### RECORDS
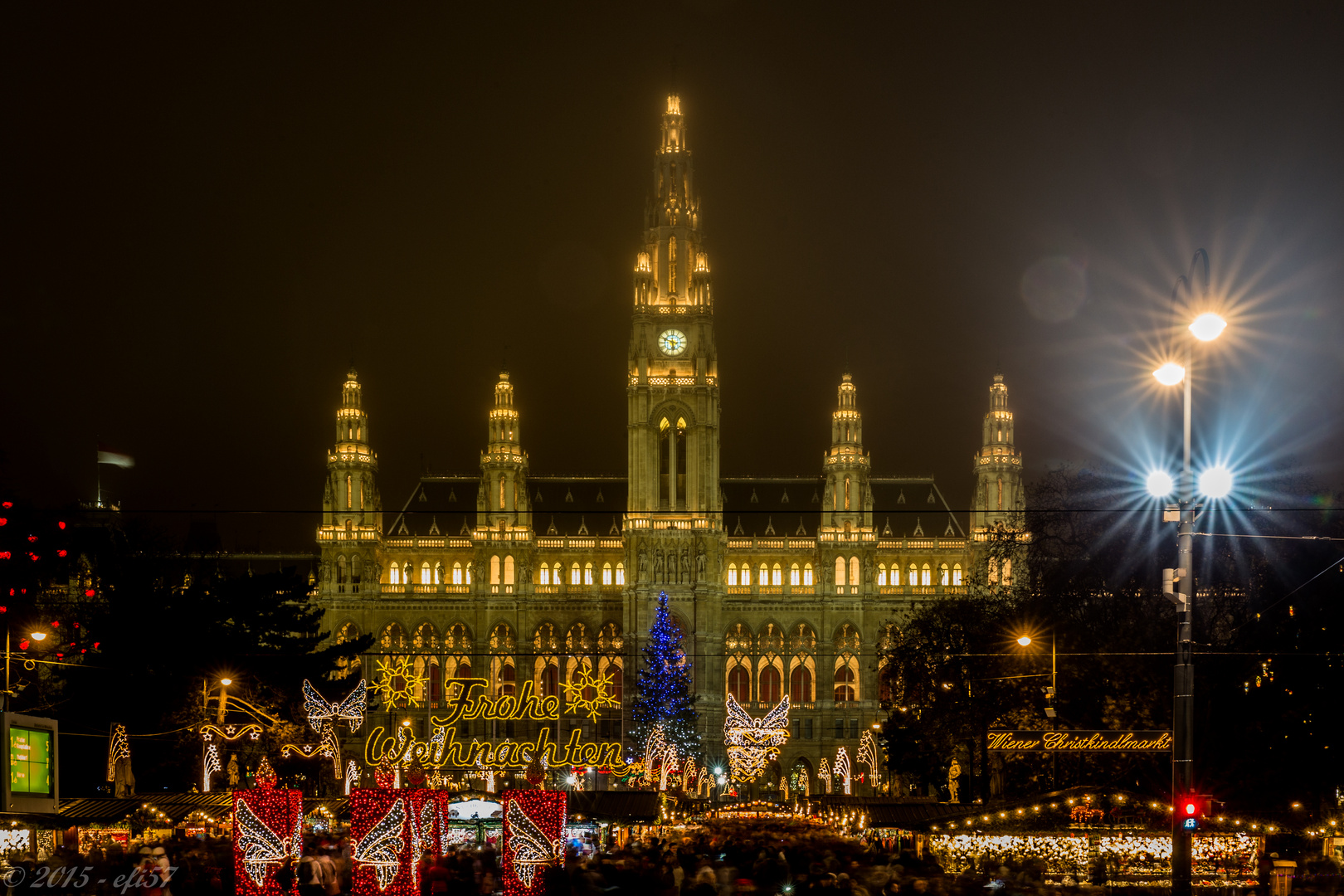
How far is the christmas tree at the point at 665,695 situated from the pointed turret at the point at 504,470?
1586 centimetres

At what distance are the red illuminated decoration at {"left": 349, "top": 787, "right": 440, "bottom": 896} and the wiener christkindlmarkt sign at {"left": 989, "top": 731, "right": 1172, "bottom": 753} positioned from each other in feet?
50.0

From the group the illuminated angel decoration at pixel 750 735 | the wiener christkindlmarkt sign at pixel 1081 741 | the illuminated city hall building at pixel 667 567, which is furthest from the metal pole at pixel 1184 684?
the illuminated city hall building at pixel 667 567

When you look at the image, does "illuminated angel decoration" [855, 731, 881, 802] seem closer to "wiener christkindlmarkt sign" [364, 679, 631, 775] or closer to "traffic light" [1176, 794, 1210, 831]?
"wiener christkindlmarkt sign" [364, 679, 631, 775]

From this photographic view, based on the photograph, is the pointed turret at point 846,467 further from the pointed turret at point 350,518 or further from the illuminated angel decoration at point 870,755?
the pointed turret at point 350,518

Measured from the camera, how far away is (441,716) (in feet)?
133

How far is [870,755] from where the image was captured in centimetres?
8638

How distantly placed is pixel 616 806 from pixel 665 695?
173 ft

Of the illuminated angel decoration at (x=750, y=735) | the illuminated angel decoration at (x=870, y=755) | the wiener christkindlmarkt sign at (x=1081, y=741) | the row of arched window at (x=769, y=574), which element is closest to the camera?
the wiener christkindlmarkt sign at (x=1081, y=741)

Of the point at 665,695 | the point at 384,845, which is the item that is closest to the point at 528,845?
the point at 384,845

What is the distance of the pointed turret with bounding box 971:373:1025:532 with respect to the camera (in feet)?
349

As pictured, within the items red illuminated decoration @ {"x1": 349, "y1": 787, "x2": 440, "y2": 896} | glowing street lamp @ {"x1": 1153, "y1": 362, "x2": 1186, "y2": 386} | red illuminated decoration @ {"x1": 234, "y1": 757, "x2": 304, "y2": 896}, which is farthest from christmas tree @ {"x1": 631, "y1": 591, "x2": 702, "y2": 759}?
glowing street lamp @ {"x1": 1153, "y1": 362, "x2": 1186, "y2": 386}

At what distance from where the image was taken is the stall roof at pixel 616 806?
126 feet

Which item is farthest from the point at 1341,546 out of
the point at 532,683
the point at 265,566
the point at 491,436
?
the point at 265,566

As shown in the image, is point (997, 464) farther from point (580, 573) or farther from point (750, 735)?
point (750, 735)
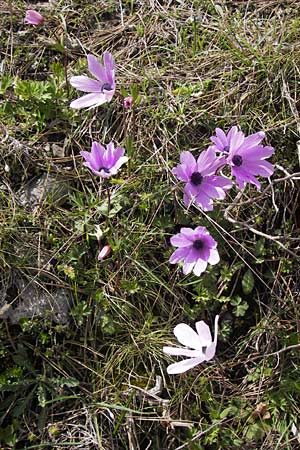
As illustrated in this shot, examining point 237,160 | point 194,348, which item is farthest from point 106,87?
point 194,348

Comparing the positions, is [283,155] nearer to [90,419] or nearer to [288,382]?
[288,382]

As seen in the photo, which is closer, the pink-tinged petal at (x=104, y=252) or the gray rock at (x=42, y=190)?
the pink-tinged petal at (x=104, y=252)

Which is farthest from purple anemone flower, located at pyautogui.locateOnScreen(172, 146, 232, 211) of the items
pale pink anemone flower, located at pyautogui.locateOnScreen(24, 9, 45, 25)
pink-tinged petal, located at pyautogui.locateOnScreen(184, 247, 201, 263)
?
pale pink anemone flower, located at pyautogui.locateOnScreen(24, 9, 45, 25)

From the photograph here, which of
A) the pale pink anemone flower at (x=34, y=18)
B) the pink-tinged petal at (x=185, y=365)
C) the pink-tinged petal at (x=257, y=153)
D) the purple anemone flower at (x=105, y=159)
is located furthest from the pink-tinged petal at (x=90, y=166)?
the pale pink anemone flower at (x=34, y=18)

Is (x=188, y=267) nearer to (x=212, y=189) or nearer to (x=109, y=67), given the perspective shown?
(x=212, y=189)

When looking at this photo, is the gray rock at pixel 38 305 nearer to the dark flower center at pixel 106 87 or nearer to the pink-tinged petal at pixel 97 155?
the pink-tinged petal at pixel 97 155

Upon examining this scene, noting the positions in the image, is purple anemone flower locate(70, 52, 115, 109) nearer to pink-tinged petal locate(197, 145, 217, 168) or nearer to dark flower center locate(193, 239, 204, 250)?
pink-tinged petal locate(197, 145, 217, 168)
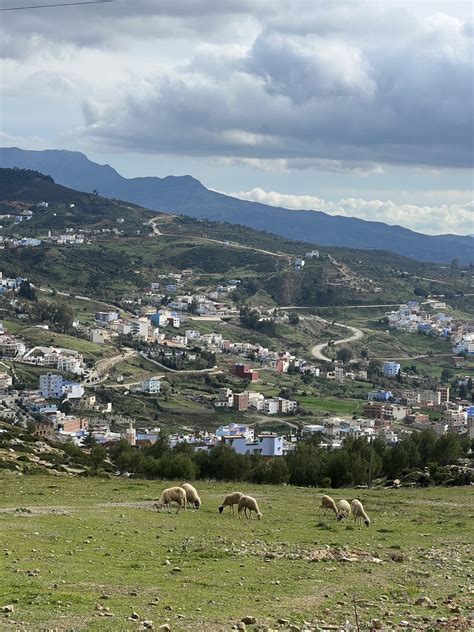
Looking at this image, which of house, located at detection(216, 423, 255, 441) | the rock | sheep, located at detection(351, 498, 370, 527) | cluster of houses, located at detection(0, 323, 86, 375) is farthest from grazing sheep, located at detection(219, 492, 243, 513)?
cluster of houses, located at detection(0, 323, 86, 375)

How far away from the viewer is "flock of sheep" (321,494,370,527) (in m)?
20.3

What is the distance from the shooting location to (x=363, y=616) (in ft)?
35.8

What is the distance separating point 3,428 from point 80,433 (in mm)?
30809

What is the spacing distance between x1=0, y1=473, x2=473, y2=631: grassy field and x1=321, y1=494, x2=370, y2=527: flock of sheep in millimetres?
290

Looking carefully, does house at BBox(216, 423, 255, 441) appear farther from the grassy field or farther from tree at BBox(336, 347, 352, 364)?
the grassy field

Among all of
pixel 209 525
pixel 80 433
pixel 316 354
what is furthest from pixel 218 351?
pixel 209 525

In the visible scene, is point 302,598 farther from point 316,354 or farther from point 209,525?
point 316,354

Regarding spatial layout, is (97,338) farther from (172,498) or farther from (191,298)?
(172,498)

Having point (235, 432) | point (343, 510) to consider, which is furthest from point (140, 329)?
point (343, 510)

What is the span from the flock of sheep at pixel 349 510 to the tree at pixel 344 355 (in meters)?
117

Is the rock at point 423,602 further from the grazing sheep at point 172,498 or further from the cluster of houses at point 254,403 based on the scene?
the cluster of houses at point 254,403

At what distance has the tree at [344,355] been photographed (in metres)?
139

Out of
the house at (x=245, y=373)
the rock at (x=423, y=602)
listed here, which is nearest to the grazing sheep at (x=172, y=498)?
the rock at (x=423, y=602)

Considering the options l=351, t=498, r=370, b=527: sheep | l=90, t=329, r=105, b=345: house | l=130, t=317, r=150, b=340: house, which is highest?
l=351, t=498, r=370, b=527: sheep
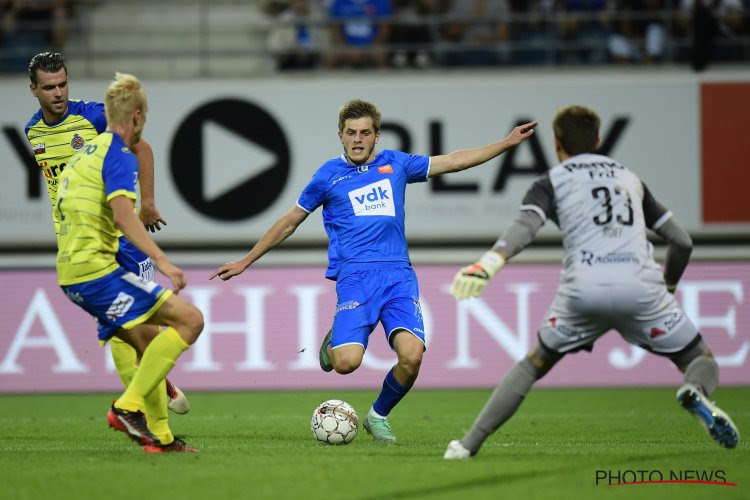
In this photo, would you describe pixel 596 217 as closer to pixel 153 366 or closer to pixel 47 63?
pixel 153 366

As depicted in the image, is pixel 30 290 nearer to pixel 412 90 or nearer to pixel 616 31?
pixel 412 90

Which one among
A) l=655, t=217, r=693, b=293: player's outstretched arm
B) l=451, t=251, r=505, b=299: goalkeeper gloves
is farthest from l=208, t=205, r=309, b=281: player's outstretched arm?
l=655, t=217, r=693, b=293: player's outstretched arm

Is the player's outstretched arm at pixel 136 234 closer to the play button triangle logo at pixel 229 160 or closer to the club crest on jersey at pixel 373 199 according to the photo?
the club crest on jersey at pixel 373 199

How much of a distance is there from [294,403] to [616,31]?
21.0 ft

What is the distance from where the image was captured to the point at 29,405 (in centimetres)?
1238

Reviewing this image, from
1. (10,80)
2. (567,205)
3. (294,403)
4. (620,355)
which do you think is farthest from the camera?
(10,80)

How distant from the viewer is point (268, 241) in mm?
8266

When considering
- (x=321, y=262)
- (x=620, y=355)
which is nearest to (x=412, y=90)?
(x=321, y=262)

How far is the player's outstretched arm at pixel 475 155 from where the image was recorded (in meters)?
7.75

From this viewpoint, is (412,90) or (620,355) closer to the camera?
(620,355)

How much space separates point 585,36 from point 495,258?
9549mm

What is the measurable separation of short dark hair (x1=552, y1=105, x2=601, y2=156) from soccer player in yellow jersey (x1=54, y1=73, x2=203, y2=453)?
87.5 inches

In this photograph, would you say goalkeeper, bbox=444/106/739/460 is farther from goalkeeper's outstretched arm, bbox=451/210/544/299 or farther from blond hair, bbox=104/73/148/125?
blond hair, bbox=104/73/148/125

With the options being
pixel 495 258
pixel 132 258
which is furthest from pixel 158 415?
pixel 495 258
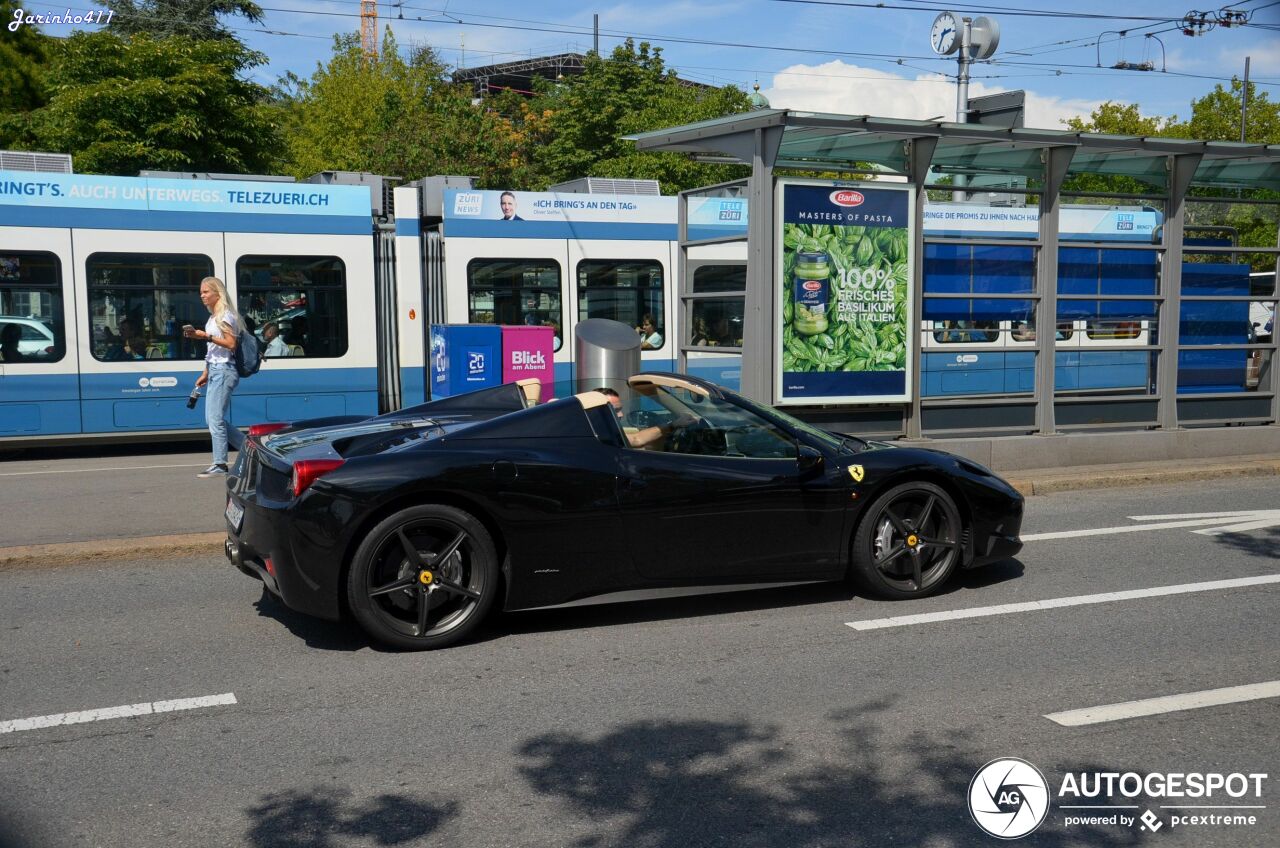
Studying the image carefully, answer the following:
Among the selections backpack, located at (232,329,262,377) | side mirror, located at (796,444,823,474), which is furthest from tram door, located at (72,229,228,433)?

### WHAT YOU SHOULD DO
Copy the lines starting at the one containing "Studying the image" and ending with the last line, renaming "tram door" to "streetcar door" and leaving everything else unchanged.

### RESPONSE FOR THIS EXERCISE
Studying the image carefully, answer the following:
Among the selections backpack, located at (232,329,262,377) | side mirror, located at (796,444,823,474), which is furthest from streetcar door, located at (72,229,228,433)?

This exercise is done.